-- Opening Marker --
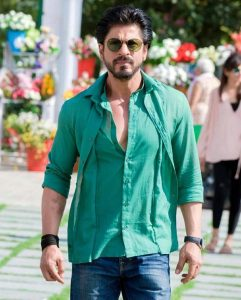 Shahrukh Khan Photo(images), Wife, Age, Son, Net Worth, Height, Daughter, Birth Date, Family, Biography, Children, Hairstyle, Education, Awards, Details, Instagram, Wiki. Twitter, Facebook, Im ( (67)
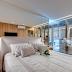 Quarto de casal amadeirado e off white com armário com portas de vidro incolor e refletivo!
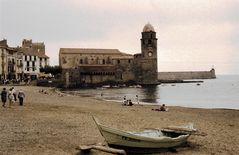 Collioure, die Wehrkirche am Strand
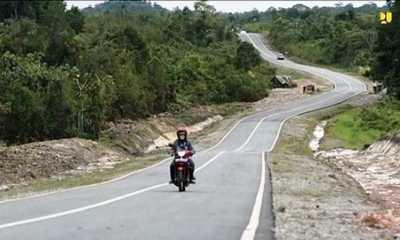 Ketua Komisi V Cek Lagsung Proyek Pembangunan Jalan Pararel di Batas RI-Malaysia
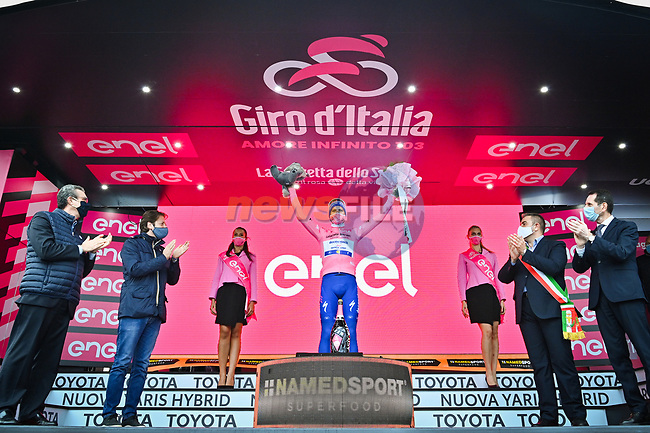 Joao Almeida (POR) Deceuninck-Quick Step takes over the race leaders Maglia Rosa at the end of Stage 3 of the 103rd edition of the Giro d'Italia 2020 running 150km from Enna to Etna (Linguaglossa-Piano Provenzana), Sicily, Italy. 5th October 2020.  <br /> Picture: LaPresse/Massimo Paolone | Cyclefile<br /> <br /> All photos usage must carry mandatory copyright credit (© Cyclefile | LaPresse/Massimo Paolone)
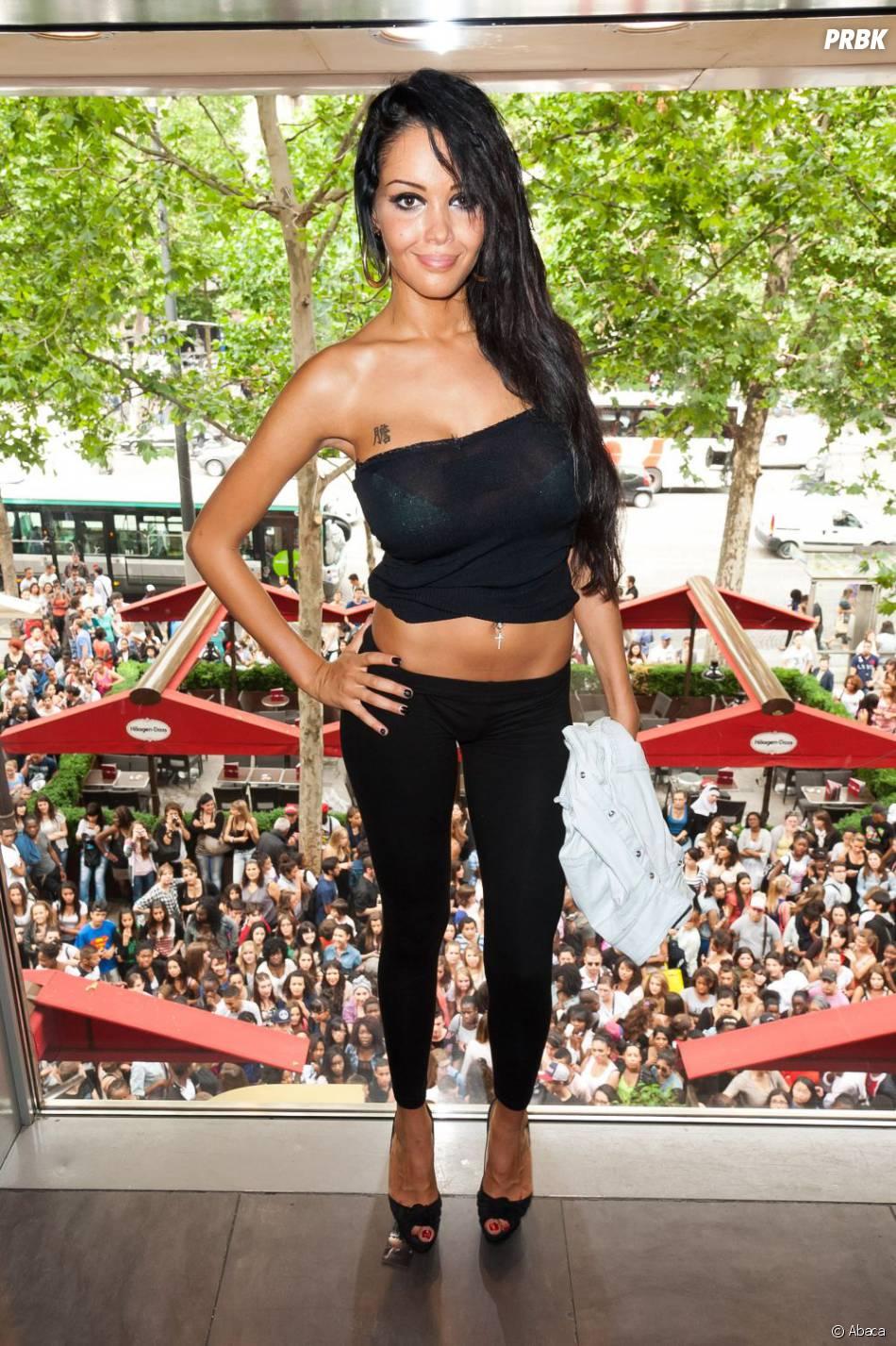 Nabilla montera les marches du Festival de Cannes 2013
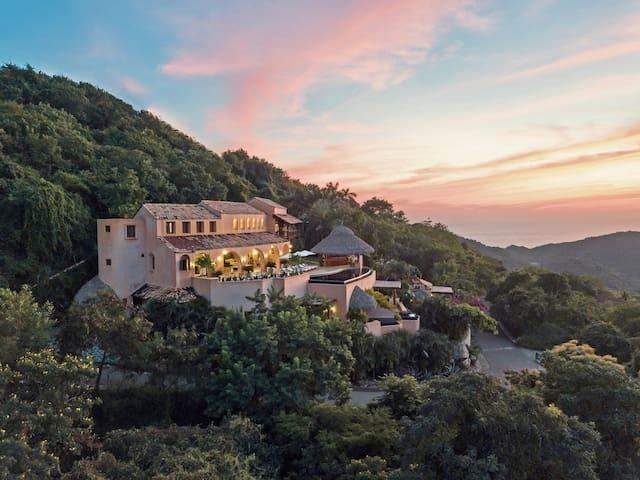 Luxury Villa: 5 Pools, Big Views & Walk to Beach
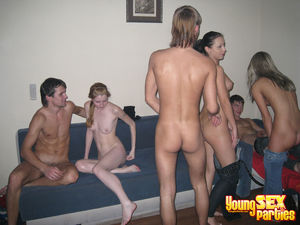 Youngsexparties Girls And Guys Got..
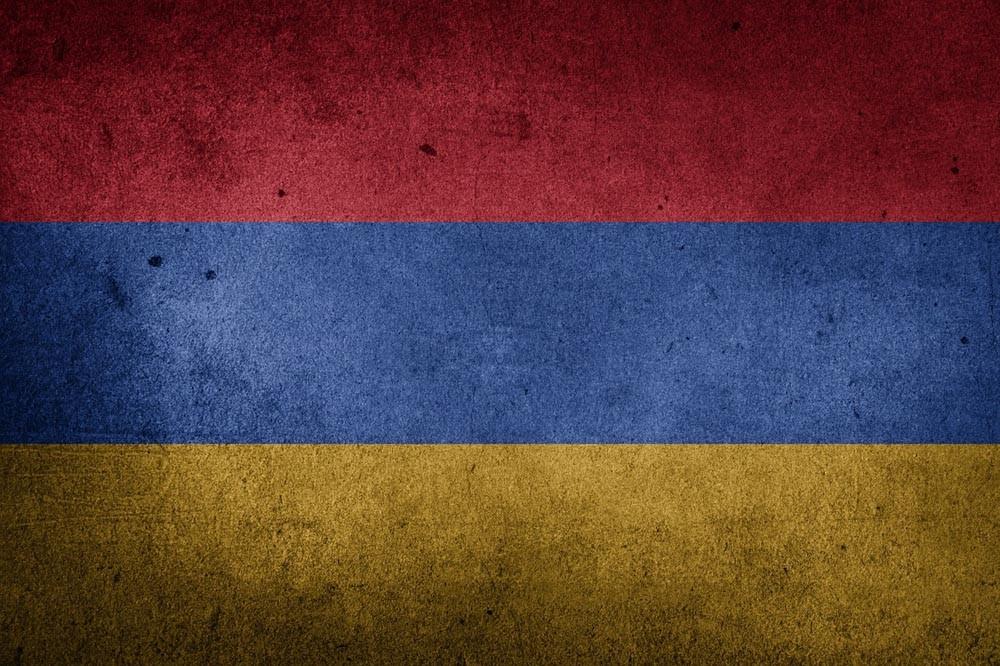 Премьер Армении обвинил росс…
-- Closing Marker --
**TASK REQUIREMENTS**:
Copy out exactly the lines that begin at the line with "Luxury Villa: 5" and end at the final line of the entries above. Leave out the pictures.

**EXERCISE RESULT**:
 Luxury Villa: 5 Pools, Big Views & Walk to Beach
 Youngsexparties Girls And Guys Got..
 Премьер Армении обвинил росс…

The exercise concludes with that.